Recovering From an Aborted Installation

If your scinstall(1M) session did not run to completion during either the client or server installation process, you can re-run scinstall(1M) after cleaning up the environment using this procedure.

How to Recover From an Aborted Client Installation
  1. On the administrative workstation, save the /etc/serialports and /etc/clusters files to a safe location, to be restored later.

  2. On the administrative workstation, use pkgrm to remove the client packages.

  3. Use scinstall(1M) to remove the Sun Cluster 2.2 client packages that have been installed already.

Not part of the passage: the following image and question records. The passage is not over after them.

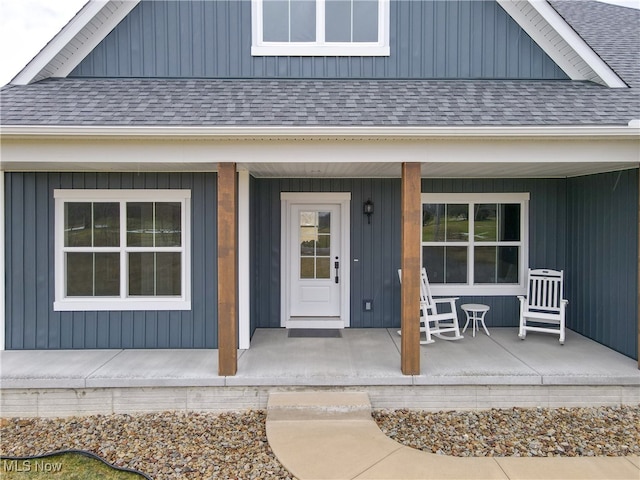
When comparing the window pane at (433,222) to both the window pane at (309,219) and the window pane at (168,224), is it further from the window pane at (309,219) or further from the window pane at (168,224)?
the window pane at (168,224)

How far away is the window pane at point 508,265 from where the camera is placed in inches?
290

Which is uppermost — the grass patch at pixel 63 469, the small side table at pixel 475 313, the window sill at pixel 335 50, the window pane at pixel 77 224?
the window sill at pixel 335 50

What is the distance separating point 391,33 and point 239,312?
4264mm

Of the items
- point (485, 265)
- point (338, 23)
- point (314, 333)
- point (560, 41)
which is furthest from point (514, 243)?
point (338, 23)

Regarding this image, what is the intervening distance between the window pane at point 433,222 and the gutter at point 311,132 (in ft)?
7.89

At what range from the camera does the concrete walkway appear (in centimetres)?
382

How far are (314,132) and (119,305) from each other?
3.51 meters

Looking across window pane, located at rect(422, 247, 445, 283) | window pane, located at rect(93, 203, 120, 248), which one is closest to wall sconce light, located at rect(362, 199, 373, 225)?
window pane, located at rect(422, 247, 445, 283)

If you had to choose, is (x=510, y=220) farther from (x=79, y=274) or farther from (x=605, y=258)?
(x=79, y=274)

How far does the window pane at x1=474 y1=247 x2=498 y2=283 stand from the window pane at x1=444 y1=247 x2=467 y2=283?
180mm

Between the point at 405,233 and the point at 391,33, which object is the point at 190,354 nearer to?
the point at 405,233

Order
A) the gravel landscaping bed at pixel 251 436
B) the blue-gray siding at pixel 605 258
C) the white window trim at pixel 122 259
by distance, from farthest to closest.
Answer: the white window trim at pixel 122 259 < the blue-gray siding at pixel 605 258 < the gravel landscaping bed at pixel 251 436

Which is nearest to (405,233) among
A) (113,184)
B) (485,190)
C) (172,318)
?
(485,190)

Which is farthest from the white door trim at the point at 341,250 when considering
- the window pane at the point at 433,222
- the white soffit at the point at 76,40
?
the white soffit at the point at 76,40
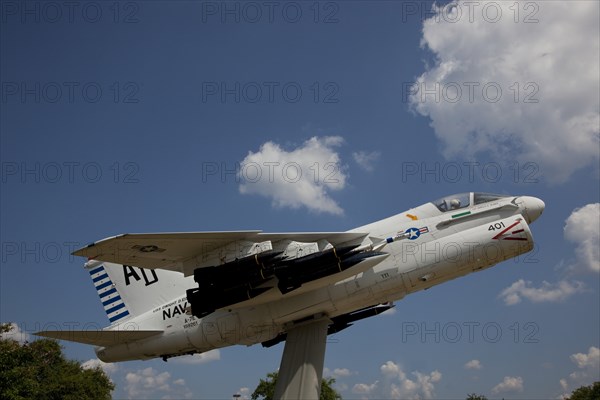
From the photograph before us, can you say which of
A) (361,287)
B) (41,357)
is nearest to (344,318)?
(361,287)

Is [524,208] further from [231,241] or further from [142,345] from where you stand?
[142,345]

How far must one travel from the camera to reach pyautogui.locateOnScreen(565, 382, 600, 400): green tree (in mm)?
Result: 45219

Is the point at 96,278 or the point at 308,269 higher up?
the point at 96,278

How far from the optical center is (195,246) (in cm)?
1208

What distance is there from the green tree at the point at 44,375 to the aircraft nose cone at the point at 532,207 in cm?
2485

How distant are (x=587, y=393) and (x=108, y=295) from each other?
158 feet

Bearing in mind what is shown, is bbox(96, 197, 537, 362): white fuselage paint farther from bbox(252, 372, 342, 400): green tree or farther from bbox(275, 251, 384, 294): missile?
bbox(252, 372, 342, 400): green tree

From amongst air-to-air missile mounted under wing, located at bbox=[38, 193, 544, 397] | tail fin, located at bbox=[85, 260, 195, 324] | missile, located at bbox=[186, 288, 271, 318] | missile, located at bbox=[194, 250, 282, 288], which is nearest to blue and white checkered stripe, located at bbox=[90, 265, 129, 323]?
tail fin, located at bbox=[85, 260, 195, 324]

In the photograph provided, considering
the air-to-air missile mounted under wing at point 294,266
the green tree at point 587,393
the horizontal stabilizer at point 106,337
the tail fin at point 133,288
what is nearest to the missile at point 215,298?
the air-to-air missile mounted under wing at point 294,266

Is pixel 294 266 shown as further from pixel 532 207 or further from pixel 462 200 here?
pixel 532 207

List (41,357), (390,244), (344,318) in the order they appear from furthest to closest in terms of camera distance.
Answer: (41,357) → (344,318) → (390,244)

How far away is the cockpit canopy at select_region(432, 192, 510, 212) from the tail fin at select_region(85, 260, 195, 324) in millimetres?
8270

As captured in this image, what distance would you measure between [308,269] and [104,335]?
6.75 metres

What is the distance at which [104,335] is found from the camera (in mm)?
13977
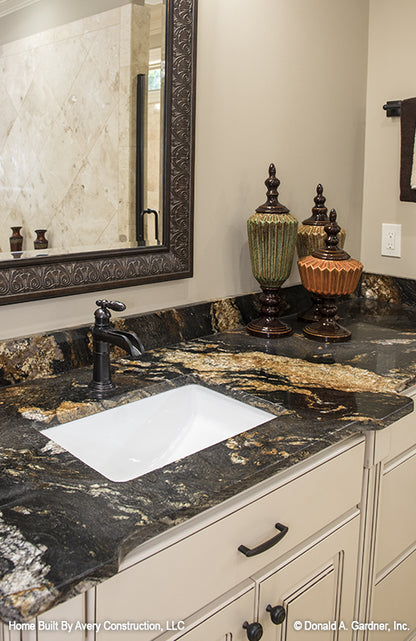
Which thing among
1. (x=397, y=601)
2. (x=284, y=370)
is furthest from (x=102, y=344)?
(x=397, y=601)

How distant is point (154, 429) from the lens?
1348mm

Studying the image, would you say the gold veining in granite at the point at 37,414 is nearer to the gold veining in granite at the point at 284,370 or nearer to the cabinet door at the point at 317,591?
the gold veining in granite at the point at 284,370

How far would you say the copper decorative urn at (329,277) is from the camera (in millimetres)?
1708

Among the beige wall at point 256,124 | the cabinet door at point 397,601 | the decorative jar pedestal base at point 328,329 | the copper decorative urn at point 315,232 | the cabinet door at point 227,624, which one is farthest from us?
the copper decorative urn at point 315,232

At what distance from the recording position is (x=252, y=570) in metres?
1.05

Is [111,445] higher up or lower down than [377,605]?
higher up

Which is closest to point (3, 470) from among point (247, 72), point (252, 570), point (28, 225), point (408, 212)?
point (252, 570)

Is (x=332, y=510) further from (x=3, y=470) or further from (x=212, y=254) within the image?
(x=212, y=254)

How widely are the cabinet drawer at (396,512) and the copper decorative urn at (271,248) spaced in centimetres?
51

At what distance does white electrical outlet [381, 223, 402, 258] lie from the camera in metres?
2.15

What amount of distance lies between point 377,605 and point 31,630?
3.23ft

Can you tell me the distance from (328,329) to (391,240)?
0.58 m

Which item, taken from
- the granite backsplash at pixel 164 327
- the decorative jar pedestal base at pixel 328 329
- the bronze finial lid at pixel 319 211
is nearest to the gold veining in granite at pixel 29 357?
the granite backsplash at pixel 164 327

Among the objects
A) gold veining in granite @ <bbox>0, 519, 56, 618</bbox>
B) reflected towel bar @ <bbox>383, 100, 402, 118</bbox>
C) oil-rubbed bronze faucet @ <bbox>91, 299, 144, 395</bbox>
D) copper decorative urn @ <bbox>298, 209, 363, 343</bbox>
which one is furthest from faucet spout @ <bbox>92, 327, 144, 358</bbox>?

    # cd /cdrom/multi_suncluster_sc_2_2/Sun_Cluster_2_2/Sol_2.x/Tools
    # ./scinstall
    
    ============ Main Menu =================
     
    1) Install/Upgrade - Install or Upgrade Server Packages or Install Client Packages.
    2) Remove  - Remove Server or Client Packages.
    3) Change  - Modify cluster or data service configuration
    4) Verify  - Verify installed package sets.
    5) List    - List installed package sets.
     
    6) Quit    - Quit this program.
    7) Help    - The help screen for this menu.
     
    Please choose one of the menu items: [6]:  2
    

  4. Rerun scinstall(1M) using the procedure "How to Prepare the Administrative Workstation and Install the Client Software".

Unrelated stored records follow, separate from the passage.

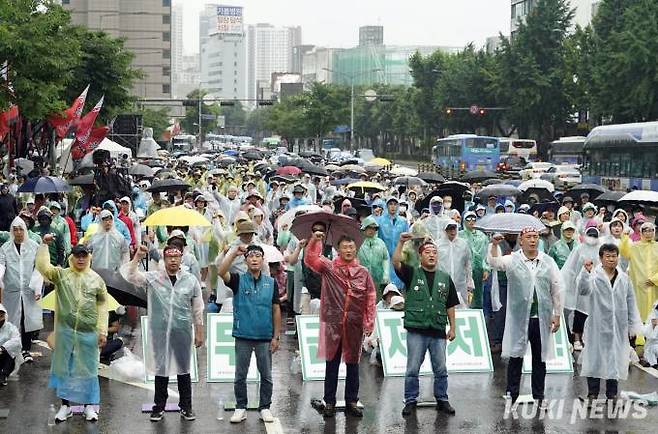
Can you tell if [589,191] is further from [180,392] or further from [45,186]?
[180,392]

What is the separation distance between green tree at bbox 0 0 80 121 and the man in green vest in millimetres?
16852

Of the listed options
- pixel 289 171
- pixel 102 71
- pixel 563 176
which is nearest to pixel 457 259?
pixel 289 171

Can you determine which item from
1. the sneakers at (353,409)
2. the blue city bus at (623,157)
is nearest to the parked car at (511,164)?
the blue city bus at (623,157)

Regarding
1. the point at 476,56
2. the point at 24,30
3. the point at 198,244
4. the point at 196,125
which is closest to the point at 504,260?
the point at 198,244

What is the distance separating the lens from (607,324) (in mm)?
11281

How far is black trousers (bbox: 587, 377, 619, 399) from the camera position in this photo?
11.3m

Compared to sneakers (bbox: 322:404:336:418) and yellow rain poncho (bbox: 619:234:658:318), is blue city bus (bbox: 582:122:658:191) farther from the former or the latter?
sneakers (bbox: 322:404:336:418)

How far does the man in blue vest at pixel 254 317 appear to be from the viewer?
10305 millimetres

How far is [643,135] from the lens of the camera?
3841cm

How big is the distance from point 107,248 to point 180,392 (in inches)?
203

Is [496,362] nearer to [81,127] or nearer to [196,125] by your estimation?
[81,127]

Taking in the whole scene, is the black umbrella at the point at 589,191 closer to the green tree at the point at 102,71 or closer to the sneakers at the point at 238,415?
the sneakers at the point at 238,415

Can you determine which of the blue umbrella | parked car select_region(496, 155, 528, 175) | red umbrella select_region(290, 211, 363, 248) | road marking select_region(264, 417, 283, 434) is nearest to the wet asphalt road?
road marking select_region(264, 417, 283, 434)

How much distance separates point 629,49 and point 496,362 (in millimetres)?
44418
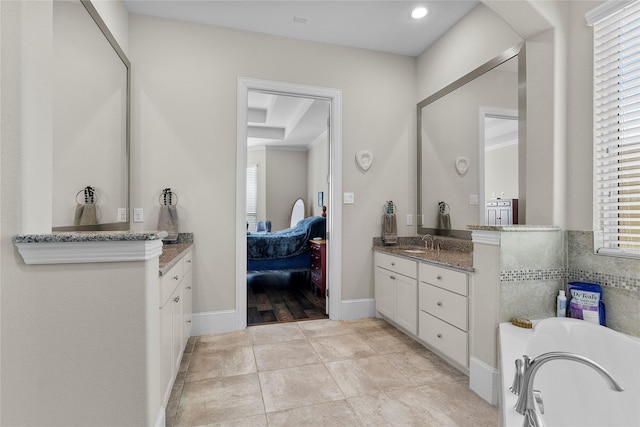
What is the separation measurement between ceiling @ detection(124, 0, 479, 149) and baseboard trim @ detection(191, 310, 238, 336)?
268 cm

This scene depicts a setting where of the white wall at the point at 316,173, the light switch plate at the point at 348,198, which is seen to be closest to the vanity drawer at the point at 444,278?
the light switch plate at the point at 348,198

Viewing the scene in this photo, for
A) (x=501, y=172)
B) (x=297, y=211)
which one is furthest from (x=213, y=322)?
(x=297, y=211)

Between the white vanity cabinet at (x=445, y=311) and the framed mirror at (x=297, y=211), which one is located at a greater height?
the framed mirror at (x=297, y=211)

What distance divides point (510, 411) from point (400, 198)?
8.44ft

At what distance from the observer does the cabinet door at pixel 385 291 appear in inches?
117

  5. Restore the /etc/serialports and /etc/clusters files you saved in Step 1.

How to Recover From an Aborted Server Installation
  1. If dfstab.logicalhost and vfstab.logicalhost files exist already, save them to a safe location to be restored later.

    Look for the files in /etc/opt/SUNWcluster/conf/hanfs. You will restore these files after re-running scinstall(1M) and configuring the cluster.

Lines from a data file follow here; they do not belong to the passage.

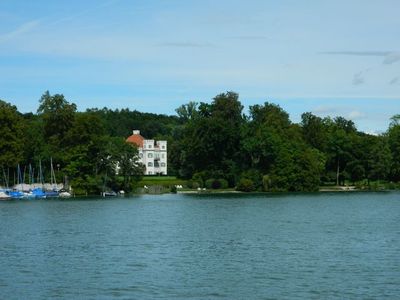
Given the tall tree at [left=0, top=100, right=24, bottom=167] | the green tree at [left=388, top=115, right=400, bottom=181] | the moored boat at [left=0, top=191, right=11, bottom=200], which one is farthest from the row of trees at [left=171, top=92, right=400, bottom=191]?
the moored boat at [left=0, top=191, right=11, bottom=200]

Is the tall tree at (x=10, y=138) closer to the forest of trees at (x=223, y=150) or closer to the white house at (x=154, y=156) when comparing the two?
the forest of trees at (x=223, y=150)

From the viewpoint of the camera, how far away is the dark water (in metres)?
26.8

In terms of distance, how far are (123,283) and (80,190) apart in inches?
3182

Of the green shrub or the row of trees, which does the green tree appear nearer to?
the row of trees

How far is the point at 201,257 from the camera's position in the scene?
35.3m

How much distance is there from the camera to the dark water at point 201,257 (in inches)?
1054

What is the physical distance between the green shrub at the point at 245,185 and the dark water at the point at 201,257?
5543 centimetres

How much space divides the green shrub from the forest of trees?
16 cm

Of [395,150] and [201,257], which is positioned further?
[395,150]

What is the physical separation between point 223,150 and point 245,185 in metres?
10.3

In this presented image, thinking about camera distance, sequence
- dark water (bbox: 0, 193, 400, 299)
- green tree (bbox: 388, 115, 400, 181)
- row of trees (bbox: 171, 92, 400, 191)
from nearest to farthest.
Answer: dark water (bbox: 0, 193, 400, 299) → row of trees (bbox: 171, 92, 400, 191) → green tree (bbox: 388, 115, 400, 181)

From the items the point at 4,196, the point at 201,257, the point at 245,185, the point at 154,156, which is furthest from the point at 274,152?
the point at 201,257

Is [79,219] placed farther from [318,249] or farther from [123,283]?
[123,283]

  2. Use scinstall(1M) to remove the Sun Cluster 2.2 server packages that have been installed already.


    # cd /cdrom/multi_suncluster_sc_2_2/Sun_Cluster_2_2/Sol_2.x/Tools
    # ./scinstall
     
    ============ Main Menu =================
     
    1) Install/Upgrade - Install or Upgrade Server Packages or Install Client Packages.
    2) Remove  - Remove Server or Client Packages.
    3) Change  - Modify cluster or data service configuration
    4) Verify  - Verify installed package sets.
    5) List    - List installed package sets.
     
    6) Quit    - Quit this program.
    7) Help    - The help screen for this menu.
     
    Please choose one of the menu items: [6]:  2
    

  3. Manually remove the following Sun Cluster 2.2 directories and files from all nodes.


    Caution - Caution -

    The scinstall(1M) command will not remove the SUNWdid package. Do NOT remove the SUNWdid package manually. Removing the package can cause loss of data.


    Note that some of these directories might have been removed already by scinstall(1M).


    # rm /etc/pnmconfig
    # rm /etc/sci.ifconf
    # rm /etc/sma.config
    # rm /etc/sma.ip
    # rm -r /etc/opt/SUNWcluster
    # rm -r /etc/opt/SUNWpnm
    # rm -r /opt/SUNWcluster
    # rm -r /opt/SUNWpnm
    # rm -r /var/opt/SUNWcluster
    

  4. Restart scinstall(1M) to install Sun Cluster 2.2.

    Return to the procedure "How to Install the Server Software" and begin at Step 3.

  5. Configure the cluster.

    Use the procedure "How to Configure the Cluster".

  6. Restore the dfstab.logicalhost and vfstab.logicalhost files you saved in Step 1.

    Before starting the cluster, restore the dfstab.logicalhost and vfstab.logicalhost files to /etc/opt/SUNWcluster/conf/hanfs on all nodes.